**READING TEXT**:
====

B. Luxe, a Medway hair salon, accuses Belmont’s B Luxe Aesthetics and Bianca Jacqueline Paraison of infringing its registered “B. LUXE” trademark in connection with hair and skin products and services. While the complaint does not clarify, it seems that Ms. Paraison is the owner of B Luxe Aesthetics. In addition to federal trademark and unfair competition claims, B. Luxe brings counts for state and common-law trademark infringement and unfair and deceptive trade practices under 93A.
Sazerac Brands sells flavored liquor under the name DR. MCGILLICUDDY’S, Sazerac alleges that DR. MCGILLICUDDY’S is particularly popular in Massachusetts, with its “Mentholmint” flavor being the most popular shot in the Commonwealth across all distilled spirits (it also comes in Apple Pie, Butterscotch, Cherry, Coffee, Peach, Peppermint, Raw Vanilla, Root Beer and Wild Grape, for the discriminating palate). Sazerac uses a design made up of a portrait of Dr. McGillicuddy, sporting a moustache and bowtie against a sepia background, and has used this design widely on the bottles themselves, as well as in their web presence, tap handles, signs, stand up displays, and the like. A considerable amount of their marketing material emphasizes the moustache, although a number of different moustache styles are employed. Sazerac owns a registration on a design mark that depicts said doctor sitting at a small table topped with bottles of spirits, with his arm around a dog. Sazerac does not, apparently, have a registration on the actual design used on their bottles, but asserts common law rights in that design, as well as a state registration in Massachusetts.

====

Collected data:

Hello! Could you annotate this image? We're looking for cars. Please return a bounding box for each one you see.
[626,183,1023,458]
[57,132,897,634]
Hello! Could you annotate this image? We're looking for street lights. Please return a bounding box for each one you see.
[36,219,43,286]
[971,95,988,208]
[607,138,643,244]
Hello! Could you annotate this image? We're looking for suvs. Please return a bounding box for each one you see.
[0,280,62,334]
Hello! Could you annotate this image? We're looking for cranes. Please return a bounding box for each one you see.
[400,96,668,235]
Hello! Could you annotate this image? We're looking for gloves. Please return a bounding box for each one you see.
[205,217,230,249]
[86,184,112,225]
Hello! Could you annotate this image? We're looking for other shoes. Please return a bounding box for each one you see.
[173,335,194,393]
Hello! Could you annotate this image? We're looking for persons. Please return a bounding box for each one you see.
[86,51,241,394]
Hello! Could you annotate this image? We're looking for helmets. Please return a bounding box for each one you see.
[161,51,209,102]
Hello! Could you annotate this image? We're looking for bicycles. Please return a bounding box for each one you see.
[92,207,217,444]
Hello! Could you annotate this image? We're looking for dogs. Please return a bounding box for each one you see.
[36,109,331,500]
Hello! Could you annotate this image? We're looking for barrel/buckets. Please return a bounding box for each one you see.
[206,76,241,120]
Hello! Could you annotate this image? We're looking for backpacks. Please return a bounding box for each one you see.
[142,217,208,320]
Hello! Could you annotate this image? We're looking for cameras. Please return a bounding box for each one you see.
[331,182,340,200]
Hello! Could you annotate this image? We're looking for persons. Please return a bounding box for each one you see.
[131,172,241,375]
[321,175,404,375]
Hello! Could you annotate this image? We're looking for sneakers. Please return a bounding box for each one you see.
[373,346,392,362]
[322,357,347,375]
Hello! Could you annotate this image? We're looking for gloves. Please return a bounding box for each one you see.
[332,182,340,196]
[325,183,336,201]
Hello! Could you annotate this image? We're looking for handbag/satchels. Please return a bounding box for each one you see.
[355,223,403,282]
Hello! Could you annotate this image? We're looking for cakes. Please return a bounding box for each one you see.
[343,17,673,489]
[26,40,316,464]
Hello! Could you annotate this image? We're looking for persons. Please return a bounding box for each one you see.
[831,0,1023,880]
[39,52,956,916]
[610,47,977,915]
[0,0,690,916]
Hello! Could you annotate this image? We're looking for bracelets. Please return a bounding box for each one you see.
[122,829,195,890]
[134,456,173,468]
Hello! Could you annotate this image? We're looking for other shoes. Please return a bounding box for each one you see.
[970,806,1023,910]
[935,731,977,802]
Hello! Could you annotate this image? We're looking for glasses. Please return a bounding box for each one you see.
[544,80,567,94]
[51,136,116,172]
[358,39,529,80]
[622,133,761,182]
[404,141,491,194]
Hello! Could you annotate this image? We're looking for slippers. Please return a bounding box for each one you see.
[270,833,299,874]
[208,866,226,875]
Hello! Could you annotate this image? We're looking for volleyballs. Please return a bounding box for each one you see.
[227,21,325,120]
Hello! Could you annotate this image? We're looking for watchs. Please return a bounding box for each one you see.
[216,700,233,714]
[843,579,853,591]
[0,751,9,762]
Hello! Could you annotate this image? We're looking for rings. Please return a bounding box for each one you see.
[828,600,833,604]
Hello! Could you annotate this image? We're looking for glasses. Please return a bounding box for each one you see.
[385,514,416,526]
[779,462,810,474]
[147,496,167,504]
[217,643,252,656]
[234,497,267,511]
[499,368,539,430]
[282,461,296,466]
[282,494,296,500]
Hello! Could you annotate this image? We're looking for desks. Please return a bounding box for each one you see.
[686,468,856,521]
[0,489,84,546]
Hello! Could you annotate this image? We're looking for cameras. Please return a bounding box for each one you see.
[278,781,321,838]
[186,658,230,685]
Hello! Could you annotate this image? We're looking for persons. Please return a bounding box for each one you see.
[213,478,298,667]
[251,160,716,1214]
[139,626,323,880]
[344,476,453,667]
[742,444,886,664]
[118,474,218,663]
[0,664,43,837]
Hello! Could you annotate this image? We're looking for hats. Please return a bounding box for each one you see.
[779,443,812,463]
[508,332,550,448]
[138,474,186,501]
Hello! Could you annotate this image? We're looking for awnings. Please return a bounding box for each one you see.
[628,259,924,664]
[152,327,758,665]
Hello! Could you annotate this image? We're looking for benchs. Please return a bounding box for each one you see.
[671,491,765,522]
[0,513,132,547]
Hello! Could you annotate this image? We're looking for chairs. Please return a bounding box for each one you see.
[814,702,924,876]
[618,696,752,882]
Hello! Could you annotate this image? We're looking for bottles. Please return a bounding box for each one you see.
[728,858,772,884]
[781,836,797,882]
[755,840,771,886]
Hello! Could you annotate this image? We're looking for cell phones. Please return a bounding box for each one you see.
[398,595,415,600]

====

**PROBLEM 1**:
Please transcribe the stretch of the trademark case summaries from "B. Luxe, a Medway" through "practices under 93A.".
**PROBLEM 2**:
Pick up the trademark case summaries at the point where they stop, and carry them on from there.

**TASK RESPONSE 1**:
B. Luxe, a Medway hair salon, accuses Belmont’s B Luxe Aesthetics and Bianca Jacqueline Paraison of infringing its registered “B. LUXE” trademark in connection with hair and skin products and services. While the complaint does not clarify, it seems that Ms. Paraison is the owner of B Luxe Aesthetics. In addition to federal trademark and unfair competition claims, B. Luxe brings counts for state and common-law trademark infringement and unfair and deceptive trade practices under 93A.

**TASK RESPONSE 2**:
Sazerac asserts that MS Walker recently began selling a similar product, MAURICE’S distilled spirits in “Mentholated Mint” and “Root Beer” flavors, using a confusingly similar mark of a portrait of a turn-of-the-century style man with a moustache and bowtie against a sepia background. Sazerac asserts that these similarities, along with the use of other turn-of-the-century elements, use of the design on a product bearing a possessive personal name that begins with the letter “M,” and use of an uncommon “menthol” formative flavor name, infringes on the registered design mark, on the Massachusetts registration, and on Sazerac’s common law trademark rights, and also claims dilution under M.G.L. ch. 110H § 13.
The patent claims of this multi-claim lawsuit surrounding 3-D metal printing were bifurcated, and a jury trial on the patent claims was held in late July. The jury returned a verdict finding the two asserted patents valid but not infringed. The remaining trade secret, breach of contract, and unfair competition claims will be tried at a later date.